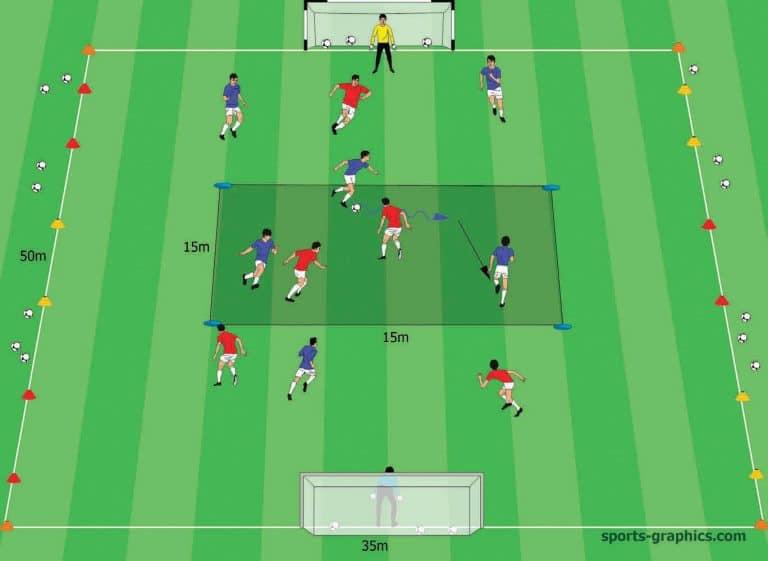 Positionsspiel 6-gegen-5 - Zentrumsdribbling gegen breite Kontertore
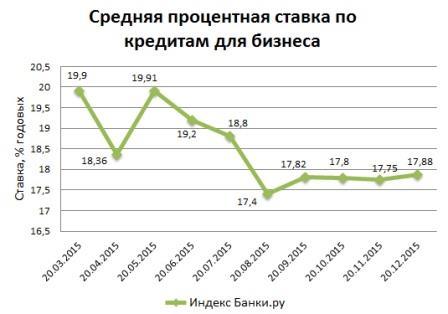График снижение процентов по кредиту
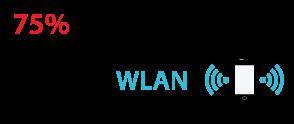 75% aller mobilen Kommunikationen werden über eine WLAN-Verbindung ausgeführt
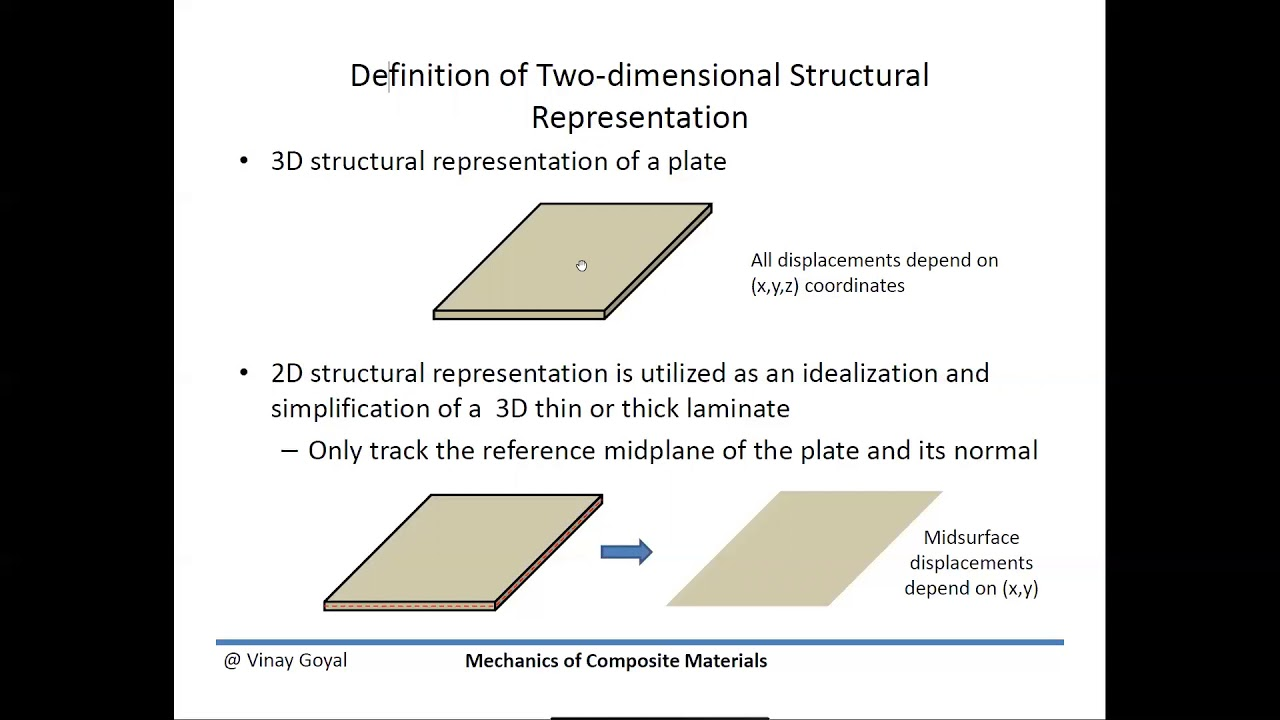 Mechanics Of Composite Materials Classical Laminated Plate Theory Youtube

**Task**
All lines from the one holding "75% aller mobilen" through the last line of the material above should be set down exactly, and the pictures should be left out.

**Problem solution**
 75% aller mobilen Kommunikationen werden über eine WLAN-Verbindung ausgeführt
 Mechanics Of Composite Materials Classical Laminated Plate Theory Youtube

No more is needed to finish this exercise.